**Directions**
Please transcribe the records below word for word, from their first line through the line containing "264H662V271H680V276H719V271H726V258H713L706 244L675 238V231L662", with that line included.

**Available data**
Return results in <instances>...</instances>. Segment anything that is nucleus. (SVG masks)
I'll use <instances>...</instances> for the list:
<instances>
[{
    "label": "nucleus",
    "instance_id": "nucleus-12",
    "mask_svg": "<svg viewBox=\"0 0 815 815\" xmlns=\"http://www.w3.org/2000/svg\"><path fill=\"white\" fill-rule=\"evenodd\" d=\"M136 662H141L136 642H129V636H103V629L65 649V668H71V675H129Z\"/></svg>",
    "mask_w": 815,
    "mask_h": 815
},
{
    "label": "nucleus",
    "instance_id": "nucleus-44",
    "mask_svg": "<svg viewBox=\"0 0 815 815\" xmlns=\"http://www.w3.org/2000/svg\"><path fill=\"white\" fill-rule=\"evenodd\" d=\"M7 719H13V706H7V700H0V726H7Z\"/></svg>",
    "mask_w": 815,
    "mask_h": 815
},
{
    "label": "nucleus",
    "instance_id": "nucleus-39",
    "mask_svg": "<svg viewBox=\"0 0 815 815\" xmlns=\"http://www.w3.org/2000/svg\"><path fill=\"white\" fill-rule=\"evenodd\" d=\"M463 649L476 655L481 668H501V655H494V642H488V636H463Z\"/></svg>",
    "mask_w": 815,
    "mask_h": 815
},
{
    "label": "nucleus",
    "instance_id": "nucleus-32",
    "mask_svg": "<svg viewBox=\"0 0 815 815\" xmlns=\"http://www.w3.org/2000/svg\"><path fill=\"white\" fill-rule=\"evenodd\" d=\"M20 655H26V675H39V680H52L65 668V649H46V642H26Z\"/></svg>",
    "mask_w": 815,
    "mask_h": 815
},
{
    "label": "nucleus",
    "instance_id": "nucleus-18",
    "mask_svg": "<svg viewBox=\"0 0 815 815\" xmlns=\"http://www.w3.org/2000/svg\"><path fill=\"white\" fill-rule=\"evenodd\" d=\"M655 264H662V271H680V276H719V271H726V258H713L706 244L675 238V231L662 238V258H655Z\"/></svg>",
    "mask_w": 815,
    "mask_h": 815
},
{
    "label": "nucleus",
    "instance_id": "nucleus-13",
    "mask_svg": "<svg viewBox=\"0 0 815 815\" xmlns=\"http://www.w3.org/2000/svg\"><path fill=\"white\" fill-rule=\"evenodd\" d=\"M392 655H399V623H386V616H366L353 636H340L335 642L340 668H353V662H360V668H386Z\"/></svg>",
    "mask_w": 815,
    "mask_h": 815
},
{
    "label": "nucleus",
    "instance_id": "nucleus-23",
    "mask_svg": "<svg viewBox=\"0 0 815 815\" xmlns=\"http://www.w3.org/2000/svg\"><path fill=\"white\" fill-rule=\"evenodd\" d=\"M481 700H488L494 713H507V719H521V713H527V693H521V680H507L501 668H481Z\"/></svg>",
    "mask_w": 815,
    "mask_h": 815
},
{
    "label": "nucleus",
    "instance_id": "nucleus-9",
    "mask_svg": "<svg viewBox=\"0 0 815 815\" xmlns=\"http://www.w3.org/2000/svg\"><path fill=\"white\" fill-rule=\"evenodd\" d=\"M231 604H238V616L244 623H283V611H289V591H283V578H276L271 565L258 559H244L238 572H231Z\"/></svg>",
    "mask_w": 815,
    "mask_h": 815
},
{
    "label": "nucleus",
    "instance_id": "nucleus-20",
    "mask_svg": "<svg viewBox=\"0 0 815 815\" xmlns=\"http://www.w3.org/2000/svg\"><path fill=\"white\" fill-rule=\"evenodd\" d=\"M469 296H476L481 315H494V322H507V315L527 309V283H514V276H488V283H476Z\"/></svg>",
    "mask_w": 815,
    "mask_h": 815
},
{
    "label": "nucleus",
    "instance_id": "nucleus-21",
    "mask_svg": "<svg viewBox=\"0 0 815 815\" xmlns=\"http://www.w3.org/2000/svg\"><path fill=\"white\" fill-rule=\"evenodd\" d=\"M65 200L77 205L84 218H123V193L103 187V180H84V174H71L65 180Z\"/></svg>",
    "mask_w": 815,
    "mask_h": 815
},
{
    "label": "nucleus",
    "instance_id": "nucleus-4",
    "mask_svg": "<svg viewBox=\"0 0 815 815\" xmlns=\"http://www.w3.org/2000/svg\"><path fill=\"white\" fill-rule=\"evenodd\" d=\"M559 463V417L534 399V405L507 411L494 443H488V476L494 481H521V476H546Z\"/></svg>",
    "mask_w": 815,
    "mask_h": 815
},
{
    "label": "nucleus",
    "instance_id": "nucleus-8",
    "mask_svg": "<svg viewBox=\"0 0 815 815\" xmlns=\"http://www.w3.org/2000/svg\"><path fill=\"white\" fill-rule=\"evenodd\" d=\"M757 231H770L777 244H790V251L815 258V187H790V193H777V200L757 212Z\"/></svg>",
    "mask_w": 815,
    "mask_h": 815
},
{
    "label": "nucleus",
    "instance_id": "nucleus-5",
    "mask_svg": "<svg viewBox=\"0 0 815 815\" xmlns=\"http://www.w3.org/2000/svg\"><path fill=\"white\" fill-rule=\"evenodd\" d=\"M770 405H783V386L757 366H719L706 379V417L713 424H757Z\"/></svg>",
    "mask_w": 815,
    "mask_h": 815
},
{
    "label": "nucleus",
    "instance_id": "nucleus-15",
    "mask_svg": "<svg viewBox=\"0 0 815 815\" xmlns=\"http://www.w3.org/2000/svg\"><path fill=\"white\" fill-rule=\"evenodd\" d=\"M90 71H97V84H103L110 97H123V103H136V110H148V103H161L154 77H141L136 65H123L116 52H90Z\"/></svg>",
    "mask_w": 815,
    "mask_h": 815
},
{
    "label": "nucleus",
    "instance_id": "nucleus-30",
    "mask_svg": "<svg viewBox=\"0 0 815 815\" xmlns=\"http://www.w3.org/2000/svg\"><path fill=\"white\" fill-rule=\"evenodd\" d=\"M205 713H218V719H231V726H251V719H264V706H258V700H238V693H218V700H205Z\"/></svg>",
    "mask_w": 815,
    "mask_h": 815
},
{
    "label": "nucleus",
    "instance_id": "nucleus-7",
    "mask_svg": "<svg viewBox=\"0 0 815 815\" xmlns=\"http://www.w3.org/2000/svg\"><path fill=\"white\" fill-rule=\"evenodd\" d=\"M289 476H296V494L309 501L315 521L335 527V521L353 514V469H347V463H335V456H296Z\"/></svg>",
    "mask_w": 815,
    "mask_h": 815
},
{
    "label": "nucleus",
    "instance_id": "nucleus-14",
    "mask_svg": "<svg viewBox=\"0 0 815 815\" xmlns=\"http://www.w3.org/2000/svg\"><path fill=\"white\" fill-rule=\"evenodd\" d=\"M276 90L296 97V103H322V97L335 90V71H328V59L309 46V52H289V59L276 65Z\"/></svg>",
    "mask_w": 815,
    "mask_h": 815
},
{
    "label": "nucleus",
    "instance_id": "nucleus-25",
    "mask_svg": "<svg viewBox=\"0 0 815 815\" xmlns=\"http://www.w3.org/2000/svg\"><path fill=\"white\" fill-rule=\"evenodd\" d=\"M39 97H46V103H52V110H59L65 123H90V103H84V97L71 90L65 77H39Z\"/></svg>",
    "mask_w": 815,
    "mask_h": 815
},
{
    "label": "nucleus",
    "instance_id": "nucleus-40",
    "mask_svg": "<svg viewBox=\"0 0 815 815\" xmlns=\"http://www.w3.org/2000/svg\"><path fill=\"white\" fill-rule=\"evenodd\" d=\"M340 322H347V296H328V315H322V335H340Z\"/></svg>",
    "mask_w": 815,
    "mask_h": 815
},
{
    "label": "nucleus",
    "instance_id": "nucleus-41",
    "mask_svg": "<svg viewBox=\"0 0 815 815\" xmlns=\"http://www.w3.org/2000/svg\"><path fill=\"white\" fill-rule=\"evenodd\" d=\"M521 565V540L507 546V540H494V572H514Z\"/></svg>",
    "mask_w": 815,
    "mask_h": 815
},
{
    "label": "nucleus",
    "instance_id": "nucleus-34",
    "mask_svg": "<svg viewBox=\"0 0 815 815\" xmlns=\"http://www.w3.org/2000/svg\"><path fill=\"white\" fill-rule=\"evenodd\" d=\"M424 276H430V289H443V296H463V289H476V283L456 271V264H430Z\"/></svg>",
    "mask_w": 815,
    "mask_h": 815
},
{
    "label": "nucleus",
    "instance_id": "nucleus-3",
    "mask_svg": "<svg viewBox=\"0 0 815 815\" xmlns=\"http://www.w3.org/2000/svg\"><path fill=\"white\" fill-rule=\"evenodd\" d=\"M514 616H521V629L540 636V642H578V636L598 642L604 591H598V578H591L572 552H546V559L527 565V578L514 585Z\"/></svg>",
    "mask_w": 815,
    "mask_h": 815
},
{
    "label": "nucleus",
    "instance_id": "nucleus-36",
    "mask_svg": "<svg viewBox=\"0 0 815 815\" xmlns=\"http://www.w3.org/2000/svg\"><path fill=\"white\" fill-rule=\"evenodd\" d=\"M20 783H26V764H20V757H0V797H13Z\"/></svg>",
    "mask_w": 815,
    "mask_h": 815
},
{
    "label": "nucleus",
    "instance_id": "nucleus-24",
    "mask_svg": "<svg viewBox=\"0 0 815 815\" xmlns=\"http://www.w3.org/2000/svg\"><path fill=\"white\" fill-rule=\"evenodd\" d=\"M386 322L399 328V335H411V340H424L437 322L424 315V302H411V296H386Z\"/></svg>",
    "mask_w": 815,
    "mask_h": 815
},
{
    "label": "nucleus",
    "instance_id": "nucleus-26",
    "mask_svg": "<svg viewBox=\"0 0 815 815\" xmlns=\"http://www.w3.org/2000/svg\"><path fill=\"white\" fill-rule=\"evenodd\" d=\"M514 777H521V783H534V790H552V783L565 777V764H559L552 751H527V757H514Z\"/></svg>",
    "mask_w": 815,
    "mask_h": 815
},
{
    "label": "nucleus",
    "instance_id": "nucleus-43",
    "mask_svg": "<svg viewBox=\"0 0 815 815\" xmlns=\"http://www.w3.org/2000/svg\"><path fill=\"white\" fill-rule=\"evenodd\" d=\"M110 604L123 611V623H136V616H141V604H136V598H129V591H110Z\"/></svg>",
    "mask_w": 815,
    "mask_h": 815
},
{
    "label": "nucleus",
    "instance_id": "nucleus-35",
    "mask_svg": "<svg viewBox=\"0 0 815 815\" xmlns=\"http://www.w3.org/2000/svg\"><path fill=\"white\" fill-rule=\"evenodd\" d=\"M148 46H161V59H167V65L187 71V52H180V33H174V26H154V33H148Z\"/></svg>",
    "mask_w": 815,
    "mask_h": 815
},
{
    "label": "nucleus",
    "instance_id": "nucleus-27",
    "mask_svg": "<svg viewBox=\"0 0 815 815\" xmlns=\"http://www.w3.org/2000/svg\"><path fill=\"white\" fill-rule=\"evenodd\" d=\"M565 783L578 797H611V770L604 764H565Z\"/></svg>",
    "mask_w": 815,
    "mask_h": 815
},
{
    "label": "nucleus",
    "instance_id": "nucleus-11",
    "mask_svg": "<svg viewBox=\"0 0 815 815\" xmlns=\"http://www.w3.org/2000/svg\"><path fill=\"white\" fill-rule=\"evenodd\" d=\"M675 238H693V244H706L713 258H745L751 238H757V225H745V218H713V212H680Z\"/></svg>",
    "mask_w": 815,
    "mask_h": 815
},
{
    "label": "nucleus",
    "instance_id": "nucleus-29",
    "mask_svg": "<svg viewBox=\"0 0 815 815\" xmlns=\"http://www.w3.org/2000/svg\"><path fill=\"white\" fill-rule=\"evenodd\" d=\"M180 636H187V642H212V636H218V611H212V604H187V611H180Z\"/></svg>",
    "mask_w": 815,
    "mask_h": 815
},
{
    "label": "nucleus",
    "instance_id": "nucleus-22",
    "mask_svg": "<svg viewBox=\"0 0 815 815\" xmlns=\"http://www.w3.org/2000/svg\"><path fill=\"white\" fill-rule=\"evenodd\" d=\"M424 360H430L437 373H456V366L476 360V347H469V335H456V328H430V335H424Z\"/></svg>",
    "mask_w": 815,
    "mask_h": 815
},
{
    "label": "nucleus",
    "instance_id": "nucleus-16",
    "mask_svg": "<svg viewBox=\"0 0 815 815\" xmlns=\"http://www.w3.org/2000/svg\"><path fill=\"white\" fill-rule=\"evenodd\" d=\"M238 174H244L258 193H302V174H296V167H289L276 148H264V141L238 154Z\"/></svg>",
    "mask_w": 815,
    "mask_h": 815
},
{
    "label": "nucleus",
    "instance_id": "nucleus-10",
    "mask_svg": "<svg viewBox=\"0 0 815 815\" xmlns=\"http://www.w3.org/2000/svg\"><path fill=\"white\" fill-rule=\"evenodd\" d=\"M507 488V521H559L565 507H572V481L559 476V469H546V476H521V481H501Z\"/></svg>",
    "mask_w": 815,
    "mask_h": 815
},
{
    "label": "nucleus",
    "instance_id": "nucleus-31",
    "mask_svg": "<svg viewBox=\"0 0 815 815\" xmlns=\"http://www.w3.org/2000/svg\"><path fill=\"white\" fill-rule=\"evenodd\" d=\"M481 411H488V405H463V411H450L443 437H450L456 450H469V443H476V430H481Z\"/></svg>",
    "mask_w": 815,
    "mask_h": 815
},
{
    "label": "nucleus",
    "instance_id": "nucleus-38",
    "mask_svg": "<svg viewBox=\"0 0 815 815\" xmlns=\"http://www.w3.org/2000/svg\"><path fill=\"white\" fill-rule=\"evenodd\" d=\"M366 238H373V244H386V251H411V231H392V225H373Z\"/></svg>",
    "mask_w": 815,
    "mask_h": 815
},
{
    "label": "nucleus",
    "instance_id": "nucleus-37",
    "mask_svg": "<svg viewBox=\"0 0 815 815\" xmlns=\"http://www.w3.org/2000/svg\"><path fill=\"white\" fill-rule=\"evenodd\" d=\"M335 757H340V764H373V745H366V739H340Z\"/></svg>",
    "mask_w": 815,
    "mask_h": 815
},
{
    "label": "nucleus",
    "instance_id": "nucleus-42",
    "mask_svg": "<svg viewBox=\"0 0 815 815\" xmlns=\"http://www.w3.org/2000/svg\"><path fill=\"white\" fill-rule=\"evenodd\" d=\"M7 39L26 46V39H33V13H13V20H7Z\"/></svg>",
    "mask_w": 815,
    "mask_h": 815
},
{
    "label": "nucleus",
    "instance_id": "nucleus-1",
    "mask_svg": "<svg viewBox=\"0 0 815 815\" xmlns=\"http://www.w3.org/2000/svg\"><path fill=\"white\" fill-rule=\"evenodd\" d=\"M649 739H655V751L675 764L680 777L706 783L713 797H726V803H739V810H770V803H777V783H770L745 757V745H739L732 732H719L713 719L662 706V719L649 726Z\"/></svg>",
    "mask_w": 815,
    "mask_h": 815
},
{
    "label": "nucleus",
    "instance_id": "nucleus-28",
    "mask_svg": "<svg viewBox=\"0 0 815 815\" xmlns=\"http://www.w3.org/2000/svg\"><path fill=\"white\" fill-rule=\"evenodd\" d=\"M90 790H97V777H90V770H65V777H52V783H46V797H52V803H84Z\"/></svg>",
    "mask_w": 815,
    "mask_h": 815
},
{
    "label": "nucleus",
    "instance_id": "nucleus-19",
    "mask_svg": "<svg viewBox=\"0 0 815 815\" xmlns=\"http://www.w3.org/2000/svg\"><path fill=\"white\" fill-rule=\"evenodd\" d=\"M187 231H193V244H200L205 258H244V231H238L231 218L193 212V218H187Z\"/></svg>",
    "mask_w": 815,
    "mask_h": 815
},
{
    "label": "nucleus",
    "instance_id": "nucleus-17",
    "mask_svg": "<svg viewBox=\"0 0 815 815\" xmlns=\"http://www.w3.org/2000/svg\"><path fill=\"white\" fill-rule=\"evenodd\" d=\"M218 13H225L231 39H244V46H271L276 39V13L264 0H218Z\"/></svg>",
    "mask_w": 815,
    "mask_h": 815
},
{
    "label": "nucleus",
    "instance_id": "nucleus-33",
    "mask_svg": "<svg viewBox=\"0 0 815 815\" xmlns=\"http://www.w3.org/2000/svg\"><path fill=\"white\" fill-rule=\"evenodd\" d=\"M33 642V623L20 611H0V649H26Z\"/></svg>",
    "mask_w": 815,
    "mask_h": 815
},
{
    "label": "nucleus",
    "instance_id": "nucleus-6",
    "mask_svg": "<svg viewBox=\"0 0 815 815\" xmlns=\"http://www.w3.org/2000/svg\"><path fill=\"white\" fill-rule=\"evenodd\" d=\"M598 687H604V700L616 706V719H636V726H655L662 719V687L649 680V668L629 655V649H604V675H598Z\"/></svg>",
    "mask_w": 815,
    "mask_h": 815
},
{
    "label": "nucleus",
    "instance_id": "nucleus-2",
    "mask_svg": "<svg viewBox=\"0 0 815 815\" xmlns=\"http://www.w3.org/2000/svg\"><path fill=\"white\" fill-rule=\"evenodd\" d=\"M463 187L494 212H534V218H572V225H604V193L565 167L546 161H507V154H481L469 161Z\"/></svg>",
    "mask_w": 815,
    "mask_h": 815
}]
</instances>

**Written answer**
Return results in <instances>...</instances>. Segment anything that is nucleus. (SVG masks)
I'll use <instances>...</instances> for the list:
<instances>
[{
    "label": "nucleus",
    "instance_id": "nucleus-12",
    "mask_svg": "<svg viewBox=\"0 0 815 815\" xmlns=\"http://www.w3.org/2000/svg\"><path fill=\"white\" fill-rule=\"evenodd\" d=\"M136 662H141L136 642H129V636H103V629L65 649V668H71V675H129Z\"/></svg>",
    "mask_w": 815,
    "mask_h": 815
},
{
    "label": "nucleus",
    "instance_id": "nucleus-44",
    "mask_svg": "<svg viewBox=\"0 0 815 815\" xmlns=\"http://www.w3.org/2000/svg\"><path fill=\"white\" fill-rule=\"evenodd\" d=\"M7 719H13V706H7V700H0V726H7Z\"/></svg>",
    "mask_w": 815,
    "mask_h": 815
},
{
    "label": "nucleus",
    "instance_id": "nucleus-39",
    "mask_svg": "<svg viewBox=\"0 0 815 815\" xmlns=\"http://www.w3.org/2000/svg\"><path fill=\"white\" fill-rule=\"evenodd\" d=\"M463 649L476 655L481 668H501V655H494V642H488V636H463Z\"/></svg>",
    "mask_w": 815,
    "mask_h": 815
},
{
    "label": "nucleus",
    "instance_id": "nucleus-32",
    "mask_svg": "<svg viewBox=\"0 0 815 815\" xmlns=\"http://www.w3.org/2000/svg\"><path fill=\"white\" fill-rule=\"evenodd\" d=\"M20 655H26V675H39V680H52L65 668V649H46V642H26Z\"/></svg>",
    "mask_w": 815,
    "mask_h": 815
},
{
    "label": "nucleus",
    "instance_id": "nucleus-18",
    "mask_svg": "<svg viewBox=\"0 0 815 815\" xmlns=\"http://www.w3.org/2000/svg\"><path fill=\"white\" fill-rule=\"evenodd\" d=\"M655 264H662V271H680V276H719V271H726V258H713L706 244L675 238V231L662 238V258H655Z\"/></svg>",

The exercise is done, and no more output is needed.